I was NOT going to start living death.
And I didn't.
So on Tuesday morning when I woke, i could feel hope in the air. It didn't hurt that in that awkwardly shaped hospital chair slept my Todd. But I knew that the enemy wasn't done. As long as I was still in the hospital, I knew that his job was to keep me trapped. So as I prayed silently I said, "Lord, you've just got to give me something to cling to today." And as fast as that prayer went up, He spoke to me and told me to read Psalm 113:7. I read on to finish the Psalm. I just smiled. And then I lifted my hands up high and praised the God who came to set this captive free! I knew that TODAY I would break out of this hell. That He would raise me out of the crappy dump that had been holding me captive. And that my arms would be filled with love that only a mama knows. Oh my girls. I was desperate to feel them tucked up close to me.
But do you know that even in that promise given to me, I still vomited and was nauseous and disgusting feeling the remainder of the day. We forgot my medicine and were delayed an hour on the highway. Liliana didn't nap going home. We had our two big dogs in the van with us - one nearly sitting on my head as I had to lie down on the way home b/c my spinal tap created complications due to missing spinal fluid causing headaches...
Even amidst the chaos - even when there is one who is trying to steal joy, there is One who is freely giving it.

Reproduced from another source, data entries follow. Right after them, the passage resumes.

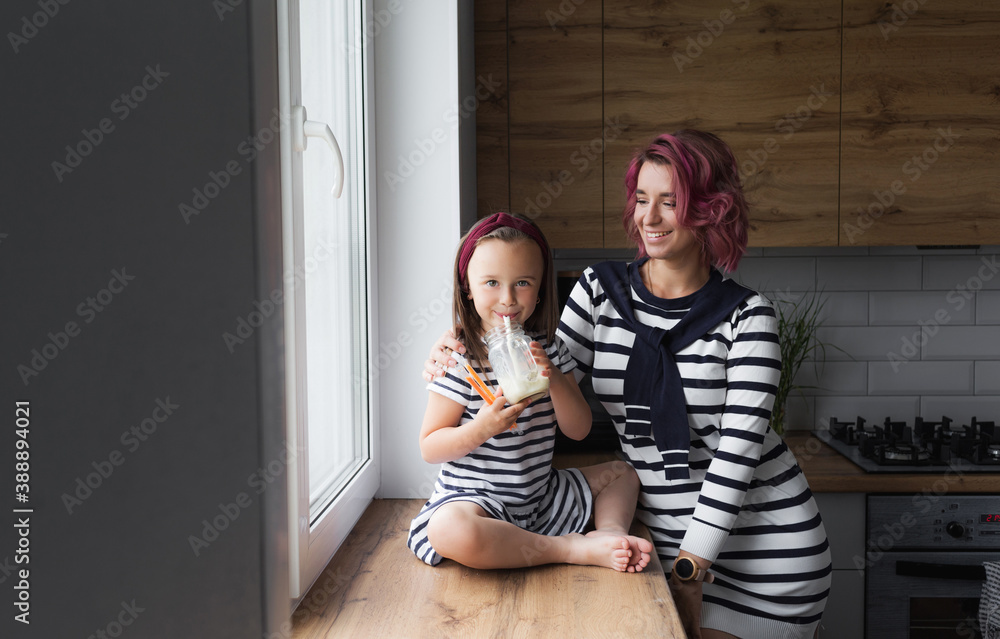 happy family, mother and her little daughter are sitting on the windowsill in the kitchen and drinking milk. They are dressed in beautiful dresses with black and white stripes
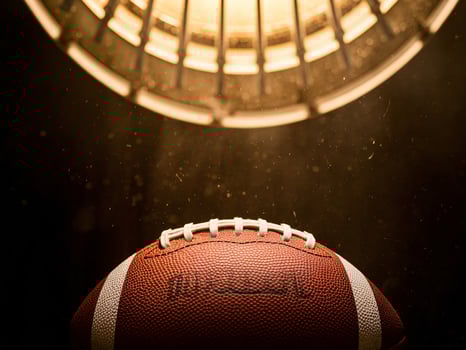 A close-up of a football illuminated by a bright overhead light, creating a dramatic scene. photo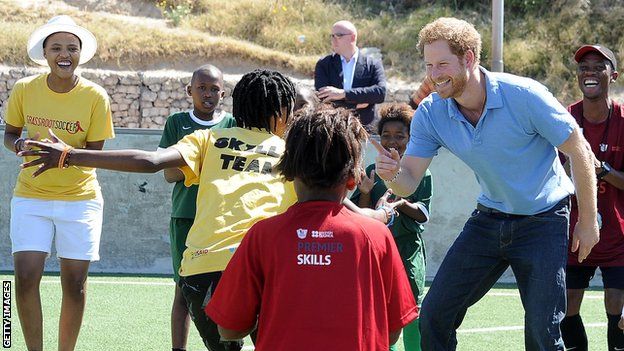 Prince Harry plays with a group of children at the Khayelitsha Football for Hope Centre in 2015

In the midst of battle, you need the Body. You need someone who will intimately war with you. You need to KNOW who you are in Jesus because you will most definitely need to call it forth. And you need to know without a shadow of a doubt that as you rise from the ashes, you will look back at the battlefield and see something different. You won't see the affliction of the demons.
You will see the glory of the Lord.
His final promise to me:
psalm 113:7-9
He lifts the poor from the dust
and the needy from the garbage dump.
8 He sets them among princes,
even the princes of his own people!
9 He gives the childless woman a family,
making her a happy mother.
coming BOLDLY before the throne with confidence:
Hebrews 4
Therefore, since we have a great high priest who has ascended into heaven, Jesus the Son of God, let us hold firmly to the faith we profess. 15 For we do not have a high priest who is unable to empathize with our weaknesses, but we have one who has been tempted in every way, just as we are—yet he did not sin. 16 Let us then approach God’s throne of grace with confidence, so that we may receive mercy and find grace to help us in our time of need.
there is POWER of life and death in your words:
proberbs 18:21
21 The tongue has the power of life and death,
and those who love it will eat its fruit.